Tyler Cole makes up for the short-fall in tone and theme by really throwing himself into his role as director, clearly relishing the opportunity here to flex his creative muscles. He must’ve felt like an actor whose agent had secured him every single role in a movie, the chance to run free and do, and be, everything at once.

As Cole deftly jiggles, juggles and muddles the aesthetics of three distinct genres, it’s hard not to see the finished movie as an extended demo reel for his extensive talents. This could well be Tyler Cole’s ‘Scott Derrickson’ moment (a director whose path led him from Hellraiser: Inferno to Doctor Strange).

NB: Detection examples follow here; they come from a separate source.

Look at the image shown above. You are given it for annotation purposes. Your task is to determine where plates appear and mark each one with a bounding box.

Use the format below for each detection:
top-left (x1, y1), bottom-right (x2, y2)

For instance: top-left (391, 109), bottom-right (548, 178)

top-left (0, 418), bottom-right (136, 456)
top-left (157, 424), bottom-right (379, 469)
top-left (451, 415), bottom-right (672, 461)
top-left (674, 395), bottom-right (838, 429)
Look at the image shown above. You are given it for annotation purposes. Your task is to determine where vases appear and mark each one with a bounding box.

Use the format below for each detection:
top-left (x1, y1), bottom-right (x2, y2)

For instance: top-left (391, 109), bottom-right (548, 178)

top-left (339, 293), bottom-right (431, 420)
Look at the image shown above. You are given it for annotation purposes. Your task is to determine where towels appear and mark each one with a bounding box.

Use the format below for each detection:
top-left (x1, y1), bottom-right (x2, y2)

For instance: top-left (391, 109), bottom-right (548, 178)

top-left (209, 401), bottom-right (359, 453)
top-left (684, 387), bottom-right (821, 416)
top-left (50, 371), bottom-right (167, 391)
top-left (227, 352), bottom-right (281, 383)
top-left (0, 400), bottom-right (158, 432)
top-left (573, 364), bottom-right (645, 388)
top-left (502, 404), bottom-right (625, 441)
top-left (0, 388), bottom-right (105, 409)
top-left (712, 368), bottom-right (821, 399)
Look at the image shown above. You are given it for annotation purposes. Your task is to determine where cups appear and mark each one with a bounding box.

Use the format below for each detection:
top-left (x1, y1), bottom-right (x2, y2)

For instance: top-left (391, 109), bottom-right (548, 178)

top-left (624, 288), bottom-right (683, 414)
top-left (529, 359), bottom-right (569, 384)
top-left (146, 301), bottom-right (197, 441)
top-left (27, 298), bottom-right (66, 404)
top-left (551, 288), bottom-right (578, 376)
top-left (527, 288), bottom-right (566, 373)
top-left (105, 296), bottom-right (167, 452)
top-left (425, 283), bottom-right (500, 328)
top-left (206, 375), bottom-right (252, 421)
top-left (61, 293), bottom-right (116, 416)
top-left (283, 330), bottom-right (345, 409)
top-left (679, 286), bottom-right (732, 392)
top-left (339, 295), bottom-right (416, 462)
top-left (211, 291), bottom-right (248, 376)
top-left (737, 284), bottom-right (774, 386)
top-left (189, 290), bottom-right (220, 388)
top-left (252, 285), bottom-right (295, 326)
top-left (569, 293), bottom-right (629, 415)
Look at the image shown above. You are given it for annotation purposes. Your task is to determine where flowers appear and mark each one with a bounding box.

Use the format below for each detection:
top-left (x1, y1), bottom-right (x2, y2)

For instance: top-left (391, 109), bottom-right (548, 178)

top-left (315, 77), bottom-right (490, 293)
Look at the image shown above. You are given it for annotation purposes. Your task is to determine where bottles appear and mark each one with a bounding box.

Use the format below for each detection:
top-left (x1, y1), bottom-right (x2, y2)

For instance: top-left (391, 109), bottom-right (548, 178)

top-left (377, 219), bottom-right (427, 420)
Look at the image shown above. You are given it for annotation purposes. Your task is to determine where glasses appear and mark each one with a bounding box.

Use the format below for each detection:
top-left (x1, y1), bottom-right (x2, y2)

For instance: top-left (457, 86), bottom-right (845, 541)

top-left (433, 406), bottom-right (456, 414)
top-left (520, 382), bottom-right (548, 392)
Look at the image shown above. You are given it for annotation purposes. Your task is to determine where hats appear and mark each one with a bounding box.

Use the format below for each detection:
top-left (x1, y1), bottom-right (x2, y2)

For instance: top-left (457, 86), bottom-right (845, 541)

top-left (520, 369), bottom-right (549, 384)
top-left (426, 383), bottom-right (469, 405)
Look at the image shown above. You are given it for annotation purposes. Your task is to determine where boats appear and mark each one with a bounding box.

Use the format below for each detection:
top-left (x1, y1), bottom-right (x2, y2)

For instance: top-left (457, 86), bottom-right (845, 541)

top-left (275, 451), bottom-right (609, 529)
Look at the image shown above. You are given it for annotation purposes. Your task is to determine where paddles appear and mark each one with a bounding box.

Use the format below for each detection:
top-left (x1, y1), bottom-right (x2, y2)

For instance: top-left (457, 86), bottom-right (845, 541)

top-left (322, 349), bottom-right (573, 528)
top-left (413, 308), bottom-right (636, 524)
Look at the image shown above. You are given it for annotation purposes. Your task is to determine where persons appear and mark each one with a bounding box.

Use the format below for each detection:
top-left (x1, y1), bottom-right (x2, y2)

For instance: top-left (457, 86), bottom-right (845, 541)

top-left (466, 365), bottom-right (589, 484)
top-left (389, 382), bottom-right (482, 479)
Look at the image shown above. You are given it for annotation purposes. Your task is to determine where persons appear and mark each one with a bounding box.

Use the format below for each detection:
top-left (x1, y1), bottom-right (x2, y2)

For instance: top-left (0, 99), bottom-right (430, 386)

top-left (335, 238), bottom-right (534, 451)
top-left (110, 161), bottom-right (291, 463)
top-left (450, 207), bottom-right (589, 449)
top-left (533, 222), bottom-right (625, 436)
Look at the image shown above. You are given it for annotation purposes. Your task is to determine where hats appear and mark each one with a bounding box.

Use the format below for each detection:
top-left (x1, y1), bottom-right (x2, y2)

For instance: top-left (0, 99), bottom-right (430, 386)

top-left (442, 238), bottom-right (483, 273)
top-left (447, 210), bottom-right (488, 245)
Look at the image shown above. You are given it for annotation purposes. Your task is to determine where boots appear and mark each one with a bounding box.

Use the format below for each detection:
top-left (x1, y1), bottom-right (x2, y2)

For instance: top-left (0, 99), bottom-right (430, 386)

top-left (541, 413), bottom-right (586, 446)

Cole’s use of light, and lighting, is particularly strong – bathing the dingy rooms and corridors of Aaron’s apartment complex in the red and blue hues of his shifting moods – as is his understanding of how to build and release tension, all of which serves the eerier moments well. He also knows how to get under your skin with a good jump-scare.

It’s just a pity that the movie makes you feel terror more effectively than it does relief and happiness for the protagonist’s plight.

Who knows? Maybe that’s an apt description for love in the real world, too.

THE VERDICT

Philophobia: or the Fear of Falling in Love might not inspire you to tattoo yourself with its logo, but you won’t come away feeling short-changed.

It begs repeating that this is a first-time movie whose creators should be celebrated for their tenacity and dedication; whose vision and ambition should be applauded. Just because I judge it to have failed in some of its loftier aims, doesn’t mean that I consider it a failure. Far from it. It’s raw. Brave. Bold. Original. Haunting in places, hysterical in others.

It’s clear that Burt and Cole are both going places. Don’t be frightened to join them on the first leg of their journey.

You might very well end up falling in love with their work.